------ Page extract

# New to the Masons of Texas Forum



## Bro. Ray Dunn (Sep 18, 2011)

Greeting Brethren,
My name is Ray Dunn.  I am a member of Enlightenment Lodge #198 (Senior Warden) and East Denver Lodge #160, both Traditional Observance Lodges in Colorado.

I am originally from Port Arthur, TX and spent my youth in the surrounding area, to include, Houston.  My family still resides in that area as well as Louisiana.


----------



## Bro.BruceBenjamin (Sep 18, 2011)

Welcome to Masons of Texas.


----------



## Bro. Stewart P.M. (Sep 18, 2011)

Welcome to the Community!


----------



## Benton (Sep 18, 2011)

Welcome!


----------



## gld2333 (Sep 18, 2011)

Welcome


----------



## Bro. Brad Marrs (Sep 18, 2011)

Welcome aboard, brother!


----------



## jwhoff (Sep 18, 2011)

Well brother, we have things in common.  Both dual lodge members and both holding down SW duties this year.

I grew up in Lake Charles with lots of family in the Port Arthur / Nederland / Port Neches-Groves area.  Orange too.  My wife's brother lives in Evergreen, CO. and we have a nephew living in downtown Denver.  We spend quite a bit of time up there as well.

Good to see you dialing in and participating.  Keep us posted on all things masonic in your area.  When does GLofCO. meet in Golden?


----------



## Brent Heilman (Sep 19, 2011)

Welcome to the forums.


----------

------------

(Brief 1): Print everything in the forum thread from "# New to the" down to "well as Louisiana.", word for word.

------ Task material

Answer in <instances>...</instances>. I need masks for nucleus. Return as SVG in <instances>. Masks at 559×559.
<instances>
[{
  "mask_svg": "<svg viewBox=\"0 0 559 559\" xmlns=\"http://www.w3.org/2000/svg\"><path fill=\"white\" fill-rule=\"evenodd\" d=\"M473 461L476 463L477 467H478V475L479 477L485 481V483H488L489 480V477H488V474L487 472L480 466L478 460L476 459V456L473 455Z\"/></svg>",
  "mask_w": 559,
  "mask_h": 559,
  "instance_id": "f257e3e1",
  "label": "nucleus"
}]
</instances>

------------

(Brief 2): Collect each line in the rows that contains the string "instances".

(Right answer 1):
# New to the Masons of Texas Forum



## Bro. Ray Dunn (Sep 18, 2011)

Greeting Brethren,
My name is Ray Dunn.  I am a member of Enlightenment Lodge #198 (Senior Warden) and East Denver Lodge #160, both Traditional Observance Lodges in Colorado.

I am originally from Port Arthur, TX and spent my youth in the surrounding area, to include, Houston.  My family still resides in that area as well as Louisiana.

(Right answer 2):
Answer in <instances>...</instances>. I need masks for nucleus. Return as SVG in <instances>. Masks at 559×559.
<instances>
</instances>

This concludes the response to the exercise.